Jedi.

Nov. 12th, 2006 10:55 pm
quigonejinn: (qui gon - come child come rescue me)
[personal profile] quigonejinn
*holds out for all of, like, three days*



Your planet is new to the Republic: the Council of Three Nations found the moons within living memory, and your father remembers a time when all ships traveled slower than light. Your children, when they are born, will never know anything but the Republic and the Senate and the Federation. By the end of the decade, in fact, your planet will have a representative in the Senate.

This, however, the first time you have ever met Jedi.

...

What is surprising, in a way, is how much they look like your neighbors. Long lost family members. The undertones on their skin are a little different, but it is not entirely out of the ordinary. They could be from the Highlands, for example, or have spent time in a poorly shielded spaceship.
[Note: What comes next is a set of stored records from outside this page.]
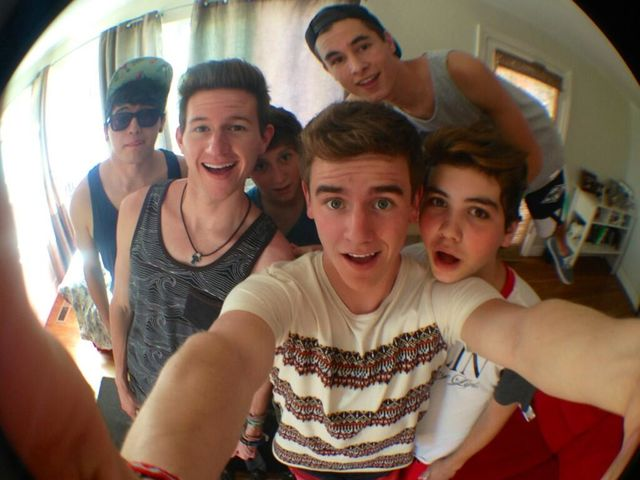 How Well do You Know Connor Franta?   PlaybuzzOur2ndlife Members Names
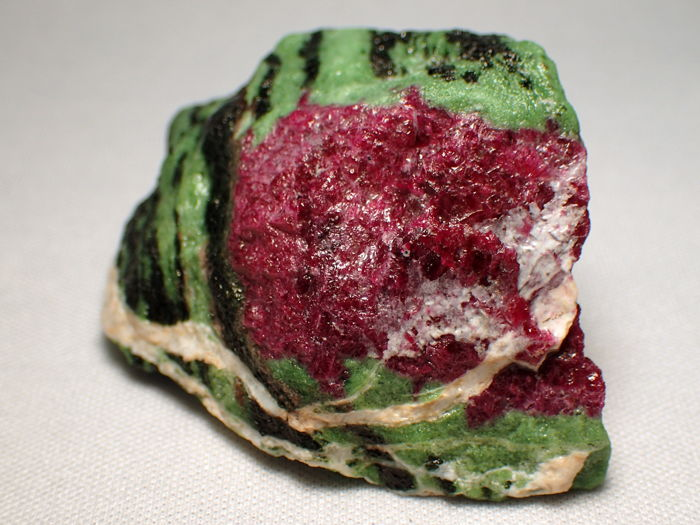 Ruby in Zoisite crystal Untreated - - 58,61x42,74x27,53mm - 377,75ct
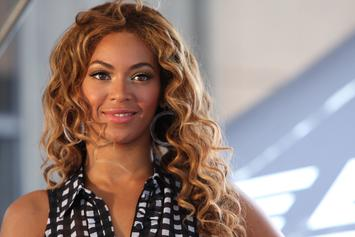 """Beyoncé Gets Mischievous With """"Where Is The Formation World Tour DVD"""" Shirts"""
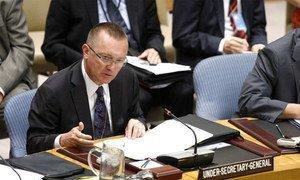 Le Secrétaire général adjoint aux affaires politiques, Jeffrey D. Feltman, s'adresse au Conseil de sécurité. ONU Photo/Devra Berkowitz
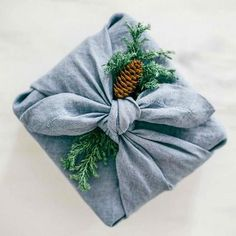 To reduce your ecological footprint, try Furoshiki wrapping, a traditional Japanese wrapping method in which you use a cloth to wrap gifts, bottles of sake or lunches. ♦๏~✿✿✿~☼๏♥๏花✨✿写☆☀🌸🌿🎄🎄🎄❁~⊱✿ღ~❥༺♡༻🌺<SA Feb ♥⛩⚘☮️ ❋ Diy Holiday Gifts, Diy Gifts, Handmade Gifts, Wrap Gifts, Japanese Gift Wrapping, Japanese Gifts, Gift Wrapping Tutorial, Wrapping Ideas, Wrapping Gifts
Over the years, holding the Director of Security position that you do, you've learned to hold no preconceptions about alien species; some of them resemble your own species to the point that they can marry and breed without scientific help, but others are completely alien.
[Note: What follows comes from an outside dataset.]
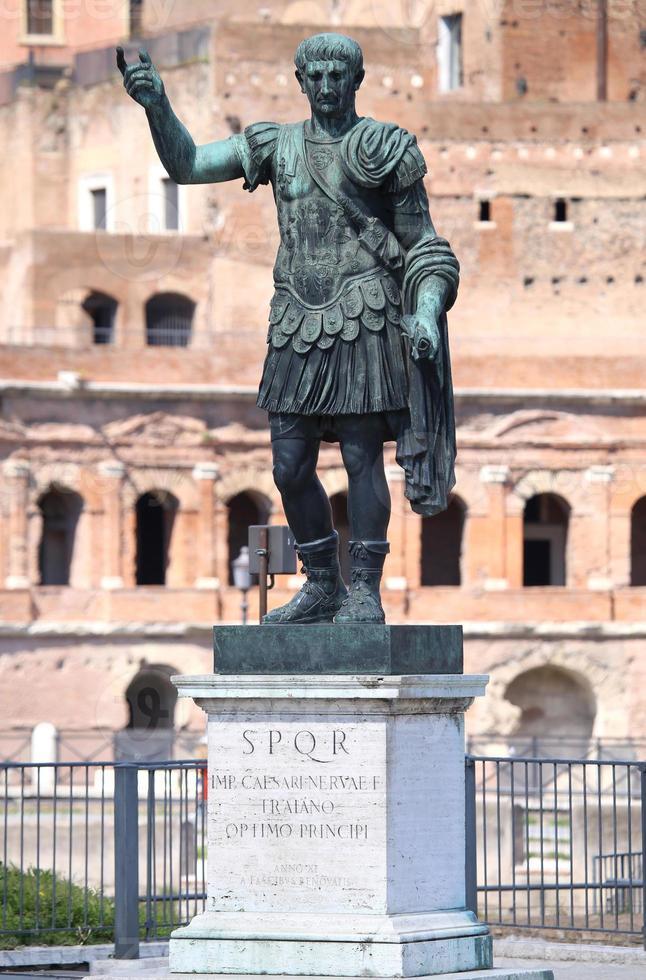 estatua caesari.nervae.f.traiano, roma, italia foto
You have done a little reading. There are species that do not breathe oxygen; there are others that have the power to look into a man's mind, and it is strange, too, how the older of the two treats the younger. Formally, they are teacher and student, and the boy barely comes up to his teacher's hip, but the teacher treats him as though he were entirely an adult subordinate.

"The representatives of the Trade Federation expect an update. Talk to them, Obi-Wan," he will say.

And the boy will go off at a steady trot, lightsaber at his side, and the master will turn around and continue his conversation without thinking any more on the fact that he has just told his hip-high student to talk to controlling representatives of the known universe's largest and most powerful cartel.

...

"Master takes training very seriously. Responsibility is an important part of any Jedi's development," the student offers up when you ask him about it on the second night that you and he and his Master are tracking the rebels through the wilderness.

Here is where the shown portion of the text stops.